Negli ultimi due anni, sono emersi nuovi progetti come quello di riappropriarsi dello spazio pubblico per mettere in evidenza le questioni ecologiche e sociali, in particolare attraverso l'uso di T-shirt con slogan impegnati.
Allora, cosa funziona in termini di sensibilizzazione? Come portare il messaggio affinché raggiunga al meglio il suo obiettivo? "Invece di fare un'analisi dello stato del mondo, anche se penso sia importante”, spiega Célia Juspin, “oggi ci concentriamo su come ci tocca e come ci impatterà. L'idea è capire che facciamo parte di un sistema complesso e che, se togliamo dei pilastri di questo sistema, può crollare completamente. Questo tocca il nostro ambiente, la nostra salute, la nostra capacità alimentare. Quando spieghiamo il legame tra cancro e perdita di biodiversità, per esempio, è più chiaro che dire semplicemente che ci sono animali che stanno scomparendo”.
L'idea è di prendere coscienza che dobbiamo riconnetterci al nostro ambiente. "Abbiamo spezzato il legame tra noi e il reale. Siamo diventati esseri digitali, cullati da un consumo che ci fa vivere in una bolla”, spiega Célia Juspin. "E il reale è comunque questa natura di cui facciamo parte e che permette la nostra esistenza.
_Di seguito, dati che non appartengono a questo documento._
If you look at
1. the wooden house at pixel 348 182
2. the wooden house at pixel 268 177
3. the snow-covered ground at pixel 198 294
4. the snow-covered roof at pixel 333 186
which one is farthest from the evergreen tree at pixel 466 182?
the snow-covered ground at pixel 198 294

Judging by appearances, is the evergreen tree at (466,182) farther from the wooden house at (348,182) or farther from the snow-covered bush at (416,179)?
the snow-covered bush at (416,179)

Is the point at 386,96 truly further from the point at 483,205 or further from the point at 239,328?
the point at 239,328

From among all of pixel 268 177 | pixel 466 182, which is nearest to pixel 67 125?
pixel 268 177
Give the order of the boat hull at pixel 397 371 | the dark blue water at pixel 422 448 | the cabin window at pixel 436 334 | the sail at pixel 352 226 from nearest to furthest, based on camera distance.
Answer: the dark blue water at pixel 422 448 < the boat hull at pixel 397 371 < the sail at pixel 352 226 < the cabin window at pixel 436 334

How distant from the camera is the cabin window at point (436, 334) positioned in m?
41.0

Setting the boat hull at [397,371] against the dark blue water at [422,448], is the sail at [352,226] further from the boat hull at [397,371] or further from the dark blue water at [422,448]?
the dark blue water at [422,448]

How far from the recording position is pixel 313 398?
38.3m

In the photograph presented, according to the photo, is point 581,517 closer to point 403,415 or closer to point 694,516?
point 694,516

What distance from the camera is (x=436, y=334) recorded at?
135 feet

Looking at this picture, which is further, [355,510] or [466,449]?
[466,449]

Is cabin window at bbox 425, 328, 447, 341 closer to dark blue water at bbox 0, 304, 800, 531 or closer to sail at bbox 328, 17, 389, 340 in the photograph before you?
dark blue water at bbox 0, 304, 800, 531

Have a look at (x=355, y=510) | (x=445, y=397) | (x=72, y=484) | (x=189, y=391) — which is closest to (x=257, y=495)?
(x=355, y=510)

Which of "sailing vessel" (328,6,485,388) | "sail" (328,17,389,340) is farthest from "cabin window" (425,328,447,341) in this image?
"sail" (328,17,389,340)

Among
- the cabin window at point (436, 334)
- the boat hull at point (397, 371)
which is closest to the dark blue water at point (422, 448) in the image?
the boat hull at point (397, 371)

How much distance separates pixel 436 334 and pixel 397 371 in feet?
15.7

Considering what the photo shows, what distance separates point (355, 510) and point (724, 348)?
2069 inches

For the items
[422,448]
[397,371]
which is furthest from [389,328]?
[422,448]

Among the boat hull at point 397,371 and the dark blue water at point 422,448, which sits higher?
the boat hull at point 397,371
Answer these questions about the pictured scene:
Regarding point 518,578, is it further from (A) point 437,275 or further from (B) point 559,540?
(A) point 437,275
Quindi l'importante è riconnettersi, riprendere coscienza che siamo solo una parte, un anello di un sistema complesso”.
Sensibilizzando nello spazio pubblico, gli Ateliers écocitoyens recuperano in un certo senso i processi di marketing per una buona causa. "Una persona da sola non farà emergere una nuova abitudine. Ma più persone che saranno all'iniziativa di questa abitudine influenzeranno altre persone, che a loro volta la faranno crescere. Quindi sì, il gruppo ha un'influenza, un effetto esponenziale. È davvero ciò su cui cerchiamo di lavorare. Possiamo da soli innescare un movimento, ciò che speriamo di fare quest'anno e negli anni a venire”.